What this task involves
Can you lay out the records from the line with "From what you" up to and including the line with "14.8 metres" as a JSON list of strings, one string per line, with blank lines left out?
========================================================================
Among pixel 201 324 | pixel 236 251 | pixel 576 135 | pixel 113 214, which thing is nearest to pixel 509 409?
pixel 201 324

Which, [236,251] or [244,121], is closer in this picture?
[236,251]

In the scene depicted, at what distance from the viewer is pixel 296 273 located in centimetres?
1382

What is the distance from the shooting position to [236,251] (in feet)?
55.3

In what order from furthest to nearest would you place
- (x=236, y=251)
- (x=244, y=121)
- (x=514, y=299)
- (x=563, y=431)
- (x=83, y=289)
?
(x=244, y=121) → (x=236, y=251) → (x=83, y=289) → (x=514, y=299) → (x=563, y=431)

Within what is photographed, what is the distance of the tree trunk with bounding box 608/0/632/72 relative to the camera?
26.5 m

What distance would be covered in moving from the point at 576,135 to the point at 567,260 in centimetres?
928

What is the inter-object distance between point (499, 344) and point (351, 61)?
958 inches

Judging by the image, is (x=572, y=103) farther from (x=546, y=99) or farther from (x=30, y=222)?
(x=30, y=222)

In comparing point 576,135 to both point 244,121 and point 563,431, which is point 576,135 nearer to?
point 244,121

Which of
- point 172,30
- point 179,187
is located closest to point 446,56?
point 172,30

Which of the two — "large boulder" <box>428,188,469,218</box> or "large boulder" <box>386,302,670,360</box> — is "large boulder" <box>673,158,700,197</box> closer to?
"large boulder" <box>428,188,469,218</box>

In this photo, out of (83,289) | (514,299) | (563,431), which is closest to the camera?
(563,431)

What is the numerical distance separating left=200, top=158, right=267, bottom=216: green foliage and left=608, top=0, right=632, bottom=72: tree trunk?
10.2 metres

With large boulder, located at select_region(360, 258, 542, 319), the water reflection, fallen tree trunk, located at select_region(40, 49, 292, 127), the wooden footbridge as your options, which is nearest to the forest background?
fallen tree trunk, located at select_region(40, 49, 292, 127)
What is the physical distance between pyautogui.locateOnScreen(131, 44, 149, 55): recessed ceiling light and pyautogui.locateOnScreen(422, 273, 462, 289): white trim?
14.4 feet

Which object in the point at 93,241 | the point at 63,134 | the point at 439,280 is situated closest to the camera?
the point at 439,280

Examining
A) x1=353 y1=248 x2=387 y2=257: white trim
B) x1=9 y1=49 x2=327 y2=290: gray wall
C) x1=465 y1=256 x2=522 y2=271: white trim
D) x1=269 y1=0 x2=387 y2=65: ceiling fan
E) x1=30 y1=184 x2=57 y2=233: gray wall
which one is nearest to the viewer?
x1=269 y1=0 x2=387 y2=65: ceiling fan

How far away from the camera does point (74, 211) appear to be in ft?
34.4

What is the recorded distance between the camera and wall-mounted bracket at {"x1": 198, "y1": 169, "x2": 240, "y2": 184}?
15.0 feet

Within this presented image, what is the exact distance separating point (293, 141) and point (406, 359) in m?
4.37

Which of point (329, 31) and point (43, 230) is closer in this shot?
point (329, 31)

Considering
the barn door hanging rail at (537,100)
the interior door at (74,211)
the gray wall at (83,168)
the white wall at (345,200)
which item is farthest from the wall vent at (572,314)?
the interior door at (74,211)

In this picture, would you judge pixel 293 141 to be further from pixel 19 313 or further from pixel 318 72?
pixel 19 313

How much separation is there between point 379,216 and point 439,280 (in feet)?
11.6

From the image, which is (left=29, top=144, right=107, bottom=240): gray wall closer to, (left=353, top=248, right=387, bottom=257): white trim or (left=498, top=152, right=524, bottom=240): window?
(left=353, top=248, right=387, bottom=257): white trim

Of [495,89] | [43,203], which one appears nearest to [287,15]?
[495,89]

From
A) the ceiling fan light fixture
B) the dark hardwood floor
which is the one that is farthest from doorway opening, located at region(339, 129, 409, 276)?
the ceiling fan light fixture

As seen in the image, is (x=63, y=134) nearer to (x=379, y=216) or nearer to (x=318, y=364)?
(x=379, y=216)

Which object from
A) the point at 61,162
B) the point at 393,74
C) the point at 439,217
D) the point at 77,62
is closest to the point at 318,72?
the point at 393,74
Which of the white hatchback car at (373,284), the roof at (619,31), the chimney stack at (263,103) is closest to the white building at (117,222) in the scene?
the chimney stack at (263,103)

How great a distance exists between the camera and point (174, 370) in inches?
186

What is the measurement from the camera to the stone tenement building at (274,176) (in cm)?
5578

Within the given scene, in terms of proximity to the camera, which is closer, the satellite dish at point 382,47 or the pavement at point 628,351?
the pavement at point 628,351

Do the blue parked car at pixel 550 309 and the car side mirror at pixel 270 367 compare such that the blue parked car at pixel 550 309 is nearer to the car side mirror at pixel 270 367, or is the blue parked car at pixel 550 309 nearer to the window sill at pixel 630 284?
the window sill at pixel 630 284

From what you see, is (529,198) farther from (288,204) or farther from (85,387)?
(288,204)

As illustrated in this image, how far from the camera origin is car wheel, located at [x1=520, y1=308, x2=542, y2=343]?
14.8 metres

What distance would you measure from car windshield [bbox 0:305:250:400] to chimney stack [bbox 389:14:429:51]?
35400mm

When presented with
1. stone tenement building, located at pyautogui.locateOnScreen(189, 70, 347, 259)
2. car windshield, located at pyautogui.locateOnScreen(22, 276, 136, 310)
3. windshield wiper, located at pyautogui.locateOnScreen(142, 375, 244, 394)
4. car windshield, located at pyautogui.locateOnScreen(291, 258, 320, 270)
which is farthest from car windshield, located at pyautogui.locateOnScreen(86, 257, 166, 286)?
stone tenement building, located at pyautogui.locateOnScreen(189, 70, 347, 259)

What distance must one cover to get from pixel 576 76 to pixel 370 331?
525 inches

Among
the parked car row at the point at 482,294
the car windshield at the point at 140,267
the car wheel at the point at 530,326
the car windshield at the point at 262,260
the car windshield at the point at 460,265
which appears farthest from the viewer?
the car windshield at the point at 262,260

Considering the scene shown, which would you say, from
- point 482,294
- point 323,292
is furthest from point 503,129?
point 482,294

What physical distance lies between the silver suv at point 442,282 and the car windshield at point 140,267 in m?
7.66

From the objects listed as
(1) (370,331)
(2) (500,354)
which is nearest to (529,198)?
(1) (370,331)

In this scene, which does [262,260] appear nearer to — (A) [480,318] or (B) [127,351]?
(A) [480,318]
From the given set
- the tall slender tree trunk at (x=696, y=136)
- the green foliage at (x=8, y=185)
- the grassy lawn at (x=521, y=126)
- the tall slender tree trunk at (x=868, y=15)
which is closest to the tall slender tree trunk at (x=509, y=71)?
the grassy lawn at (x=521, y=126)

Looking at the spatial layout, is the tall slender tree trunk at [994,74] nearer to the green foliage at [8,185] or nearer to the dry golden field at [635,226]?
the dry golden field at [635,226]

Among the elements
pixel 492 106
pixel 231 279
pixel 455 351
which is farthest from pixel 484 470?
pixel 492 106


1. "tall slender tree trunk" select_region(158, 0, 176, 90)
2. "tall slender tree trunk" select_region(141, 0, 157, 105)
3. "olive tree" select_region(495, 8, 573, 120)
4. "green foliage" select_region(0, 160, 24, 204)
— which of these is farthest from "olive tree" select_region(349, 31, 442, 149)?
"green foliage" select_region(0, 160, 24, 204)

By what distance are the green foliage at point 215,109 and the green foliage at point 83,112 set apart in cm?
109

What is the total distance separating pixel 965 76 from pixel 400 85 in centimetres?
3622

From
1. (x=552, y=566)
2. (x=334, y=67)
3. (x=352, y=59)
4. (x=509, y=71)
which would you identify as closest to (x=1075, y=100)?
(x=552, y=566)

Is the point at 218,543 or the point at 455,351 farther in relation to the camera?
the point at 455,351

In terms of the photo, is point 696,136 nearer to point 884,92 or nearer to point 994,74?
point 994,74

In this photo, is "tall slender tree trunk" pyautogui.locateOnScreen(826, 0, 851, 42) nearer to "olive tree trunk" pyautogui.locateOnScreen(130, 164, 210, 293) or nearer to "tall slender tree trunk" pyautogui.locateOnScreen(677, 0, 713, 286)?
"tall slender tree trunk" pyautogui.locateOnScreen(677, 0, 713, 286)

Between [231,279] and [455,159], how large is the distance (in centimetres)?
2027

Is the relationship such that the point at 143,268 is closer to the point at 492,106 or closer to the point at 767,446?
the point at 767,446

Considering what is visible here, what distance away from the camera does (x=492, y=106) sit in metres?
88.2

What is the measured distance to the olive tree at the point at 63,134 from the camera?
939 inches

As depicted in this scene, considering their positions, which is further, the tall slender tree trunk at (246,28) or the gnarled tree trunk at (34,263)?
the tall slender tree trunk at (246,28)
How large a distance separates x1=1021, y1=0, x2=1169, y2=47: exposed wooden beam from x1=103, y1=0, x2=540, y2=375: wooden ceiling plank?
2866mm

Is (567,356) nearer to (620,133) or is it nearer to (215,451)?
========================================================================
The result
[
  "From what you see, is (529,198) farther from (288,204) or farther from (85,387)?",
  "(288,204)",
  "As illustrated in this image, how far from the camera origin is car wheel, located at [x1=520, y1=308, x2=542, y2=343]?",
  "14.8 metres"
]